━━ EXCERPT TO READ
2019.05.24; H.264 is magic: a technical walkthrough of a remarkable technology.

H.264 is Magic

                02 November 2016            
H.264 is a video compression codec standard. It is ubiquitous - internet video, Blu-ray, phones, security cameras, drones, everything. Everything uses H.264 now.
H.264 is a remarkable piece of technology. It is the result of 30+ years of work with one single goal: To reduce the bandwidth required for transmission of full-motion video.
Technically, it is very interesting. This post will give insight into some of the details at a high level - I hope to not bore you too much with the intricacies. Also note that many of the concepts explained here apply to video compression in general, and not just H.264.
Why even compress anything?
A simple uncompressed video file will contain an array of 2D buffers containing pixel data for each frame. So it's a 3D (2 spatial dimensions and 1 temporal) array of bytes. Each pixel takes 3 bytes to store - one byte each for the three primary colors (red, green and blue).
1080p @ 60 Hz = 1920x1080x60x3 => ~370 MB/sec of raw data.
This is next to impossible to deal with. A 50GB Blu-ray disk will only hold ~2 mins. You can't move it anywhere fast. Even SSDs have trouble dumping this straight from RAM to Disk1.
So yeah. We need compression.
Why H.264 compression?
Yes, I will answer this. But first let me show you something. Here is the Apple Homepage:

I captured the screen of this home page and produced two files:
Eh. What? Those file sizes look switched.
No, they're right. The H.264 video, 300 frames long is 175KB. A single frame of that video in PNG is 1015KB.
It looks like we're storing 300 times the amount of data in the video. But the file size is a fifth. So H.264 would seem to be 1500x as efficient as PNG.
How is this even possible? All right, what's the trick?
There are very many tricks! H.264 uses all the tricks you can think of (and tons you can't think of). Let's go through the important ones.
Shedding weight
Imagine you're building a car for street racing. You need to go faster. What is the first thing you do? You shed some weight. Your car weighs 3000 lbs. You throw away stuff you don't need. Those back seats? pfft. Chuck those. That subwoofer? Gone. No music for you. Air Conditioning? Yeah, ditch it. Transmission? Ye..no. Wait! We're gonna need that.
You remove everything except the things that matter.
This concept of throwing away bits you don't need to save space is called lossy compression. H.264 is a lossy codec - it throws away less important bits and only keeps the important bits.
PNG is a lossless codec.
━━━━
━━ RECORD EXCERPTS
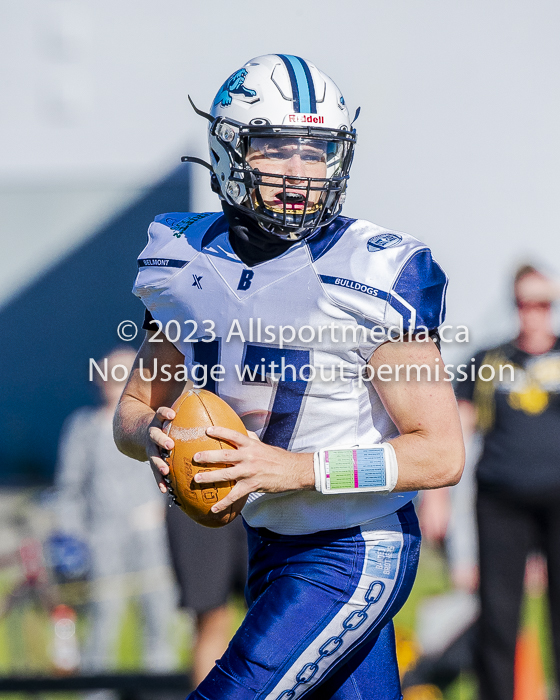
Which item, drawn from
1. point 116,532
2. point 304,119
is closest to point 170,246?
point 304,119

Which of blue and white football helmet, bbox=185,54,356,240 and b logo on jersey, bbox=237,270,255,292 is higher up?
blue and white football helmet, bbox=185,54,356,240

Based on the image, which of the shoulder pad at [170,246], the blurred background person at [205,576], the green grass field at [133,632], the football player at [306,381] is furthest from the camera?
the green grass field at [133,632]

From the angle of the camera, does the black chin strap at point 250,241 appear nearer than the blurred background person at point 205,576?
Yes

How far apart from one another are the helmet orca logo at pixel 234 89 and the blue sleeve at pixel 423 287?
61 centimetres

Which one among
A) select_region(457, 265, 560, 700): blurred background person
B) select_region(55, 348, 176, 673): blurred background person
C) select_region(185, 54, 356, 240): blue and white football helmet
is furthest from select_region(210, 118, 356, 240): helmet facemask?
select_region(55, 348, 176, 673): blurred background person

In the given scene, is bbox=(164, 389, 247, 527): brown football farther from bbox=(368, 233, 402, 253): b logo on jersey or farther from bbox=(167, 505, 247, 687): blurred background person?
bbox=(167, 505, 247, 687): blurred background person

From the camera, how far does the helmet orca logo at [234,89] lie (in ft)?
7.46

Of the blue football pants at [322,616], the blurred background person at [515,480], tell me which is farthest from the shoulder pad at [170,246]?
the blurred background person at [515,480]

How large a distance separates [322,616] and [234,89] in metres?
1.31

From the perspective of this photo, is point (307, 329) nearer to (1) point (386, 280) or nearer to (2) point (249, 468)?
(1) point (386, 280)

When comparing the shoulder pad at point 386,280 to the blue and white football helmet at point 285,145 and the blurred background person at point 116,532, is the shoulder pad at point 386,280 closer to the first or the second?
the blue and white football helmet at point 285,145

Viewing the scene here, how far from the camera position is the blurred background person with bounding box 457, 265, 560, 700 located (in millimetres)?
3975

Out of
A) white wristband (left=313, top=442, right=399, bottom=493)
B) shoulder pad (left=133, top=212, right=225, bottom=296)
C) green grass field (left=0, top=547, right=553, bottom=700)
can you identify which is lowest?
green grass field (left=0, top=547, right=553, bottom=700)

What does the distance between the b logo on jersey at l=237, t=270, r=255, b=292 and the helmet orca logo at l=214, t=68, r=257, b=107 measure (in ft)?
━━━━
### INSTRUCTION 1
From the H.264 post, quote the part that opens with the words containing "This concept of" and closes with "the important bits.".
### INSTRUCTION 2
According to the H.264 post, how many bytes does each pixel take to store in a simple uncompressed video file?
### INSTRUCTION 3
Proceed with the H.264 post, picking up right after its final sentence.

### REPLY 1
This concept of throwing away bits you don't need to save space is called lossy compression. H.264 is a lossy codec - it throws away less important bits and only keeps the important bits.

### REPLY 2
Three bytes, one each for red, green and blue.

### REPLY 3
It means that nothing is thrown away. Bit for bit, the original source image can be recovered from a PNG encoded image.
Important bits? How does the algorithm know what bits in my frame are important?
There are few obvious ways to trim out images. Maybe the top right quadrant is useless all the time. So maybe we can zero out those pixels and discard that quadrant. We would use only 3/4th of the space we need. ~2200 lbs now. Or maybe we can crop out a thick border around the edges of the frame, the important stuff is in the middle anyway. Yes, you could do these. But H.264 doesn't do this.
What does H.264 actually do?
H.264, like other lossy image algorithms, discards detail information. Here is a close-up of the original compared with the image post-discard.

See how the compressed one does not show the holes in the speaker grills in the MacBook Pro? If you don't zoom in, you would even notice the difference. The image on the right weighs in at 7% the size of the original - and we haven't even compressed the image in the traditional sense. Imagine your car weighed just 200 lbs!
7% wow! How do you discard detail information like that?
For this we need a quick math lesson.
Information Entropy
Now we're getting to the juicy bits! Ha puns! If you took an information theory class, you might remember information entropy. Information entropy is the number of bits required to represent some information. Note that it is not simply the size of some dataset. It is minimum number of bits that must be used to represent all the information contained in a dataset.
For example, if your dataset is the result of a single coin toss, you need 1 bit of entropy. If you have record two coin tosses, you'll need 2 bits. Makes sense?
Suppose you have some strange coin - you've tossed it 10 times, and every time it lands on heads. How would you describe this information to someone? You wouldn't say HHHHHHHHH. You would just say "10 tosses, all heads" - bam! You've just compressed some data! Easy. I saved you hours of mindfuck lectures. This is obviously an oversimplification, but you've transformed some data into another shorter representation of the same information. You've reduced data redundancy. The information entropy in this dataset has not changed - you've just converted between representations. This type of encoder is called an entropy encoder - it's a general-purpose lossless encoder that works for any type of data.
Frequency Domain
Now that you understand information entropy, let's move on to transformations of data. You can represent data in some fundamental units. If you use binary, you have 0 and 1. If you use hex, you have 16 characters. You can easily transform between the two systems. They are essentially equivalent. So far so good? Ok!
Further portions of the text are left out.